WHAT YOU HAVE TO DO: An unchanged copy of every record below, without pictures, is the goal.

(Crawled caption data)
● ● ● ● ● ● ●

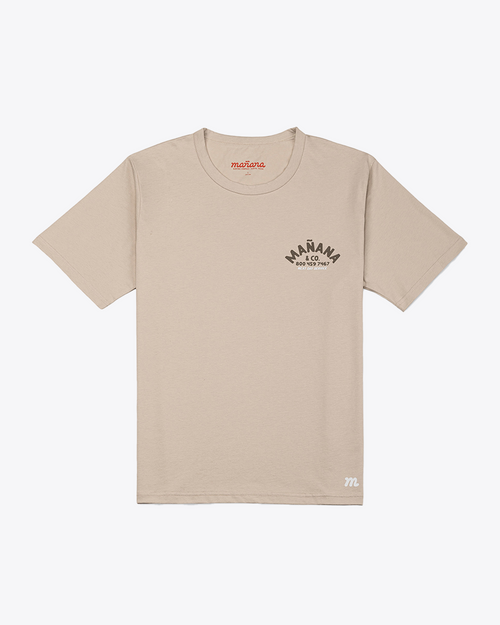 Manana Shop Tee - Tan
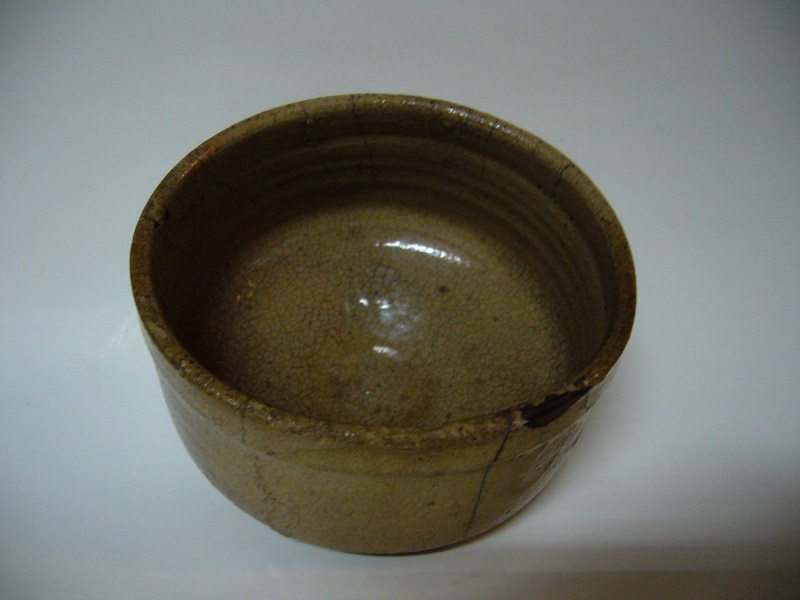 古美術 藤島 - 無地唐津筒茶碗 | 古美術品専門サイト fufufufu.com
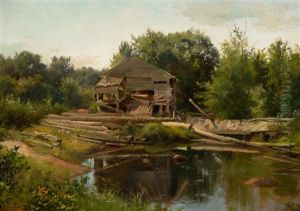 Old Mill by Albert Bierstadt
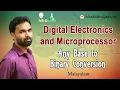 Any Base Number to Binary Conversion Digital Electronics and Microprocessor Malayalam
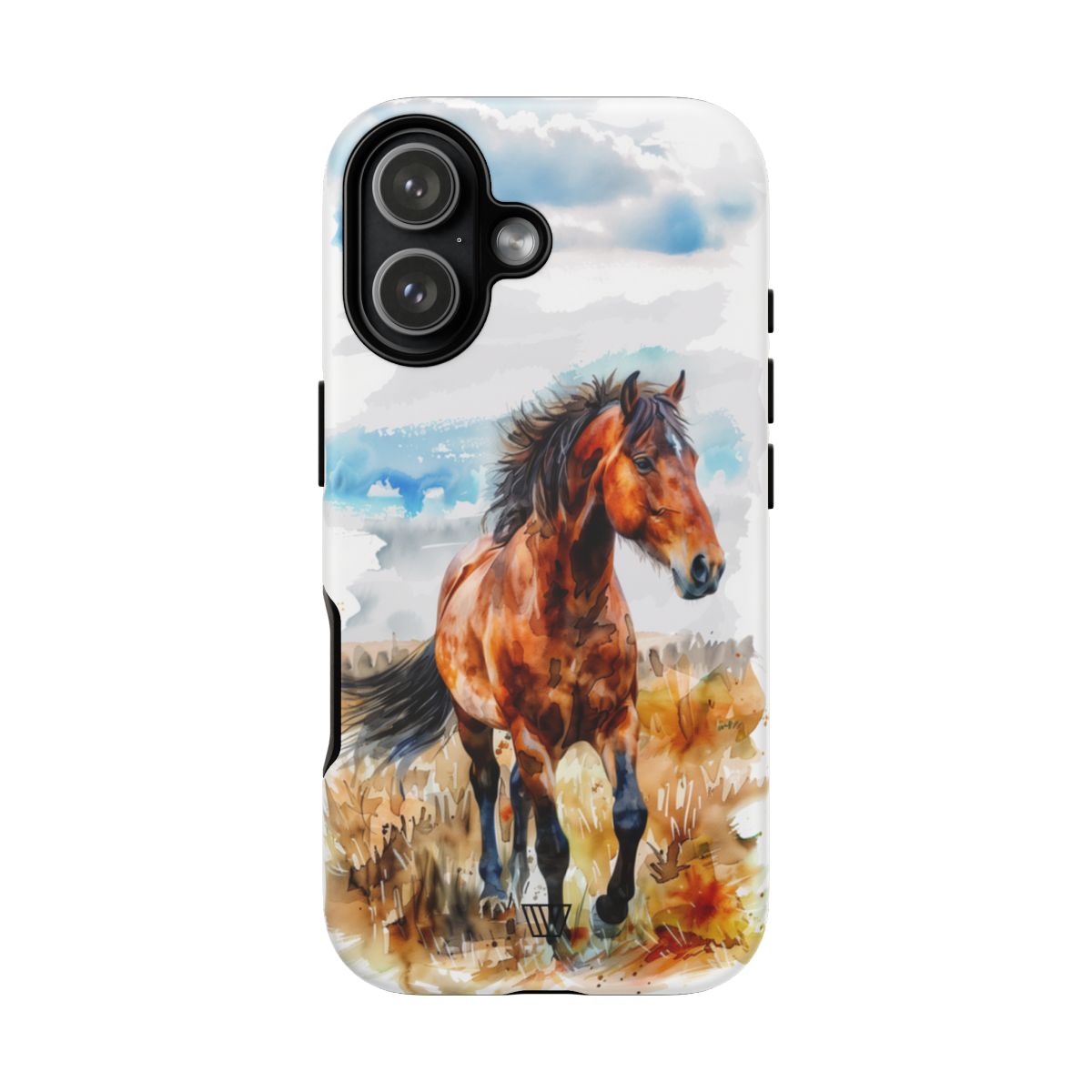 Watercolor Horse Tough Phone Case – iPhone 17, Matte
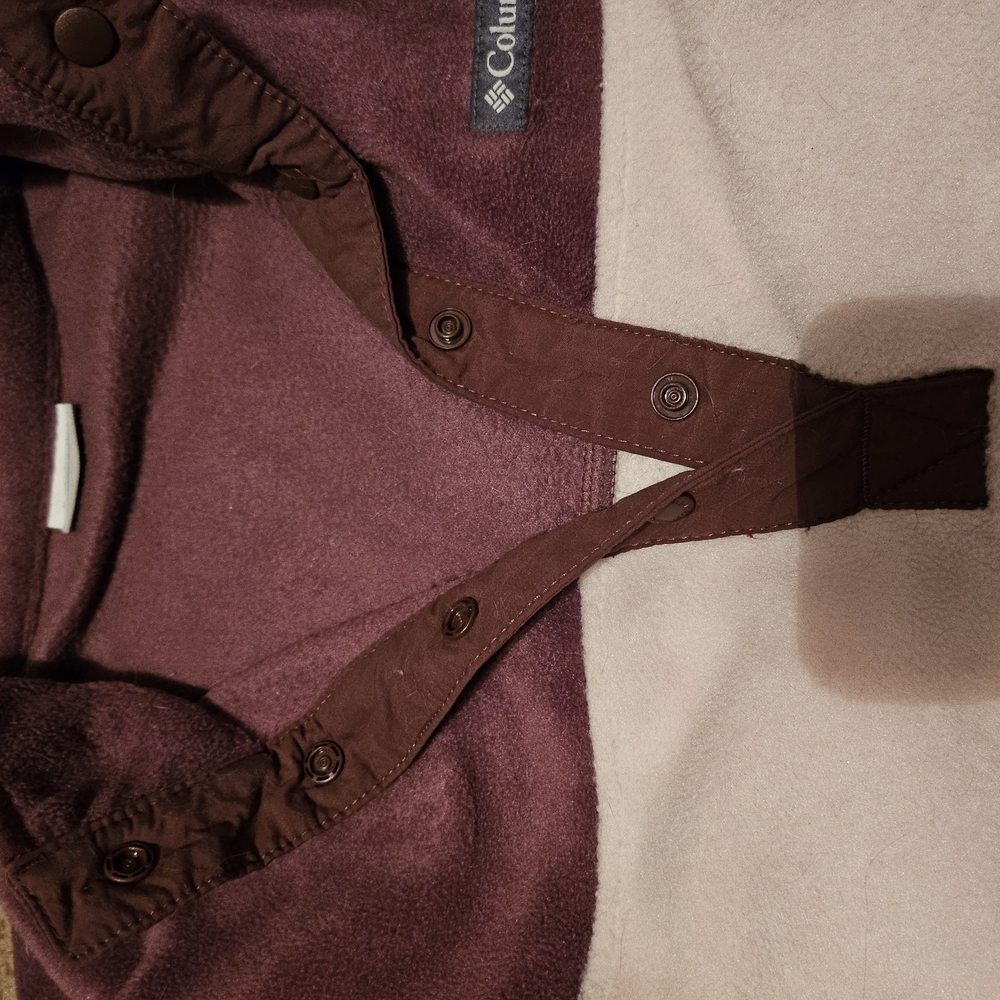 Columbia Ladies Purple and Cream Jacket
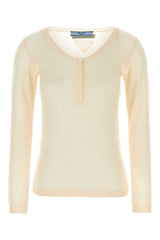 Women's Cashmere Silk Blend Sweater Beige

● ● ● ● ● ● ●

SOLUTION FOR THIS EXERCISE:
 Manana Shop Tee - Tan
 古美術 藤島 - 無地唐津筒茶碗 | 古美術品専門サイト fufufufu.com
 Old Mill by Albert Bierstadt
 Any Base Number to Binary Conversion Digital Electronics and Microprocessor Malayalam
 Watercolor Horse Tough Phone Case – iPhone 17, Matte
 Columbia Ladies Purple and Cream Jacket
 Women's Cashmere Silk Blend Sweater Beige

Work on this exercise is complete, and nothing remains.